What’s the risk now? Social engineering

Probably the most vital risk rising from this breach is social engineering. Utilizing the names and addresses harvested from this breach, it’s attainable that cybercriminals will goal customers with e-mail phishing, voice phishing, and smishing scams to try to trick customers into handing over private info and login credentials. 

“With a lot info disclosed, criminals might fairly simply use it to launch convincing social engineering assaults towards customers.

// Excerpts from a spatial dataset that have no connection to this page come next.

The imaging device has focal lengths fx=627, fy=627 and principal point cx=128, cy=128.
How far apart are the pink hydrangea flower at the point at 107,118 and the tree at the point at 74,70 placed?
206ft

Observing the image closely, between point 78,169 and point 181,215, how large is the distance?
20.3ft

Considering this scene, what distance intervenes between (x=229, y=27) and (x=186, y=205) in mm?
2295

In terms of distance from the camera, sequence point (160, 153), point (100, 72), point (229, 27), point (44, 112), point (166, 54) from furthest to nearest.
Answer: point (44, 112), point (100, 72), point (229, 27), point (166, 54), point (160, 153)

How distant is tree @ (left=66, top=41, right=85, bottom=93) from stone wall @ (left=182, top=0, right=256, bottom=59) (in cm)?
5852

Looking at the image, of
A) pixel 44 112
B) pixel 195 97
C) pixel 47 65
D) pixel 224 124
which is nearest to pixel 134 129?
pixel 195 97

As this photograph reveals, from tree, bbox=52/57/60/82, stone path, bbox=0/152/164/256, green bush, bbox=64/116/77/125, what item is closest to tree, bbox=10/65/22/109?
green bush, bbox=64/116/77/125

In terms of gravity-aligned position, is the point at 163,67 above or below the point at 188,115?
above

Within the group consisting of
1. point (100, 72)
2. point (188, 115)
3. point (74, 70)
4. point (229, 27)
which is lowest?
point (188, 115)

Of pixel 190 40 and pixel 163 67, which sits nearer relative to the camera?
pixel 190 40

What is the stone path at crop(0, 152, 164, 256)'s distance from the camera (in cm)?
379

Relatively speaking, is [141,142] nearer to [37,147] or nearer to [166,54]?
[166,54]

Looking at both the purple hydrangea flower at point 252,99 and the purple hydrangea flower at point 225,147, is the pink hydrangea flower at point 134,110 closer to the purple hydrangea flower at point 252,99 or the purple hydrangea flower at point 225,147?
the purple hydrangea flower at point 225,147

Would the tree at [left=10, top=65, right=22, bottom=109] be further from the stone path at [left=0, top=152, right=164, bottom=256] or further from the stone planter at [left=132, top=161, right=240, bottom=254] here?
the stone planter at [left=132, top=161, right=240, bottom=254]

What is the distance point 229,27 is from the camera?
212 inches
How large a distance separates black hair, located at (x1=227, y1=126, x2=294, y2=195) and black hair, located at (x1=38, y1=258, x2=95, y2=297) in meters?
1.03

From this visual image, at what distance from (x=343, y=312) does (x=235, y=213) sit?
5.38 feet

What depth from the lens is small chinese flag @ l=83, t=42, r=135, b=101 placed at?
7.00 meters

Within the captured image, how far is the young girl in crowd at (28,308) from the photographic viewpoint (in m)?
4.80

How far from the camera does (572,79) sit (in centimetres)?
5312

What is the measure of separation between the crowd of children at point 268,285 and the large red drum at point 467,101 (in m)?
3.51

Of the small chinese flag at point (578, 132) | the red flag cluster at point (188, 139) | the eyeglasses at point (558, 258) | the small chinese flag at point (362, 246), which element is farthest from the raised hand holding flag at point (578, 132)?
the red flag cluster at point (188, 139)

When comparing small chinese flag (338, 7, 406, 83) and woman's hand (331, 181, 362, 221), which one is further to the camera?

This may very well be not solely to focus on their Twitter accounts, but in addition through impersonating different companies reminiscent of on-line procuring websites, banks and even tax workplaces,” mentioned Javvad Malik, safety consciousness advocate with KnowBe4. 

Whereas these scams will goal finish customers, organizations and safety groups can present well timed updates to make sure that customers are conscious of the threats they’re almost certainly to counter and the best way to handle them. 

“Individuals ought to all the time stay looking out for any suspicious communications, particularly the place private or delicate info is requested reminiscent of passwords,” Malik mentioned. “When unsure, folks ought to contact the alleged service supplier instantly or log onto their account instantly.” 

It’s additionally a good suggestion for safety groups to remind workers to activate two-factor authentication on their private accounts to cut back the probability of unauthorized logins.